Pensato per essere il Festival della ripartenza, è finito con coincidere con novelle chiusure, come a suggellare l’abisso che talvolta corre, soprattutto in tempi di pandemia, fra speranza e realtà, desiderio e cruda verità. Nessuno poteva saperlo, ma prevederlo forse sì se si fosse voluto davvero guardare negli occhi il vai e vieni dei Dpcm che da un anno ci dicono «Ora chiudete, adesso riaprite, no ci siamo sbagliati riaprite a metà, adesso cambiamo i colori e facciamo sfumature, i negozi sì ma la scuola no, i teatri manco per niente».
Forse bisognava avere il coraggio di immaginare che cosa significa fare un festival, pensato con il pubblico lì davanti, senza pubbico affatto, anzi con dei palloncini al posto di gente che applaude, si scalda, commenta, urla, ride, si annoia, insomma partecipa. Perché, anche se sei seduto sul divano di casa, questa assenza si nota, anzi urla, e se la sentiamo noi da uno schermo, figurarsi i cantanti e gli artisti che di pubblico e con il pubblico vivono.

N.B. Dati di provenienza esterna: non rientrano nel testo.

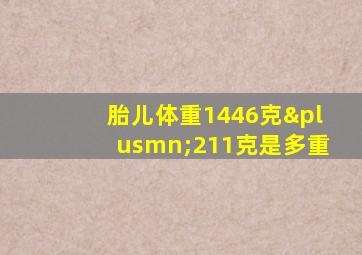 胎儿体重1446克&plusmn;211克是多重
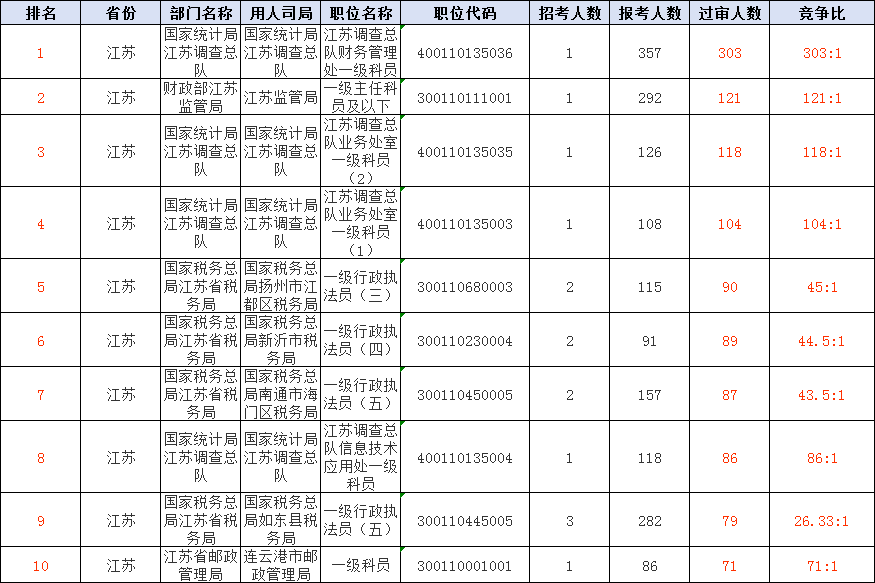 | 排名 | 省份 | 部门名称 | 用人司局 | 职位名称 | 职位代码 | 招考人数 | 报考人数 | 过审人数 | 竞争比 |
|---|---|---|---|---|---|---|---|---|---|
| 1 | 江苏 | 国家统计局江苏调查总队 | 国家统计局江苏调查总队 | 江苏调查总队财务管理处一级科员 | 400110135036 | 1 | 357 | 303 | 303:1 |
| 2 | 江苏 | 财政部江苏监管局 | 江苏监管局 | 一级主任科员及以下 | 300110111001 | 1 | 292 | 121 | 121:1 |
| 3 | 江苏 | 国家统计局江苏调查总队 | 国家统计局江苏调查总队 | 江苏调查总队业务处室一级科员（2） | 400110135035 | 1 | 126 | 118 | 118:1 |
| 4 | 江苏 | 国家统计局江苏调查总队 | 国家统计局江苏调查总队 | 江苏调查总队业务处室一级科员（1） | 400110135003 | 1 | 108 | 104 | 104:1 |
| 5 | 江苏 | 国家税务总局江苏省税务局 | 国家税务总局扬州市江都区税务局 | 一级行政执法员（三） | 300110680003 | 2 | 115 | 90 | 45:1 |
| 6 | 江苏 | 国家税务总局江苏省税务局 | 国家税务总局新沂市税务局 | 一级行政执法员（四） | 300110230004 | 2 | 91 | 89 | 44.5:1 |
| 7 | 江苏 | 国家税务总局江苏省税务局 | 国家税务总局南通市海门区税务局 | 一级行政执法员（五） | 300110450005 | 2 | 157 | 87 | 43.5:1 |
| 8 | 江苏 | 国家统计局江苏调查总队 | 国家统计局江苏调查总队 | 江苏调查总队信息技术应用处一级科员 | 400110135004 | 1 | 118 | 86 | 86:1 |
| 9 | 江苏 | 国家税务总局江苏省税务局 | 国家税务总局如东县税务局 | 一级行政执法员（五） | 300110445005 | 3 | 282 | 79 | 26.33:1 |
| 10 | 江苏 | 江苏省邮政管理局 | 连云港市邮政管理局 | 一级科员 | 300110001001 | 1 | 86 | 71 | 71:1 |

FORSE BISOGNAVA avere il coraggio, o l’inventiva, di pensare a una formula completamente nuova, magari in studio, con montaggi, spazi, scenografie, tempi, inquadrature e luci diverse, sapientemente studiate, senza quella gradinata precipitata sulla platea vuota e che ormai dà più pensieri che lustro a chi la scende, per dare alle canzoni e alla musica quel respiro che un festival del genere dovrebbe offrire. Invece si è scelto di tenere il piede in due scarpe, anzi di guardare al passato offrendo una bulimica sfilata di siparietti a volte da asilo Mariuccia, una folla di ospiti e qualche caso sensibile, fiduciosi che il pubblico, obbligato a restare a casa dal coprifuoco, avrebbe seguito comunque lo spettacolo anche se il brodo veniva allungato fino alle due del mattino, e che avrebbe perdonato alcune defaillance tecniche (microfoni che non funzionano, playback fuori sincrono, inquadrature che impallano). Invece no, alcuni milioni di spettatori hanno declinato l’invito facendo precipitare questa edizione fra le peggiori dal 2004 a oggi in termini di ascolto.
Quindi non è vero che Sanremo è sempre Sanremo e a poco serve dire che è tutta colpa del virus. Il virus sta facendo il suo sporco lavoro, ma siamo noi a doverci inventare idee alternative, così come un mondo nuovo e un nuovo modo di fare televisione.

C’E’ POI UN PARADOSSO Questo Sanremo 21, per il solo fatto di essere andato in scena, ha mostrato la sua morte, o meglio il rischio di una morte collettiva. Se l’essere vivente non può toccarsi, guardarsi negli occhi, vedersi da vicino e dal vero è destinato a perire prima nell’immaginario, poi anche con il corpo. Tutti coloro che lavorano nel mondo del teatro, della musica e dello spettacolo lo stanno sperimentato sulla loro carne viva da un anno. Per gli altri è solo questione di tempo. Quindi, dateci sto vaccino, e poi fate tutti i Sanremo che volete e come volete, chi vorrà guardarli li guarderà e chi non vorrà non lo farà, ma almeno saremo liberi di scegliere.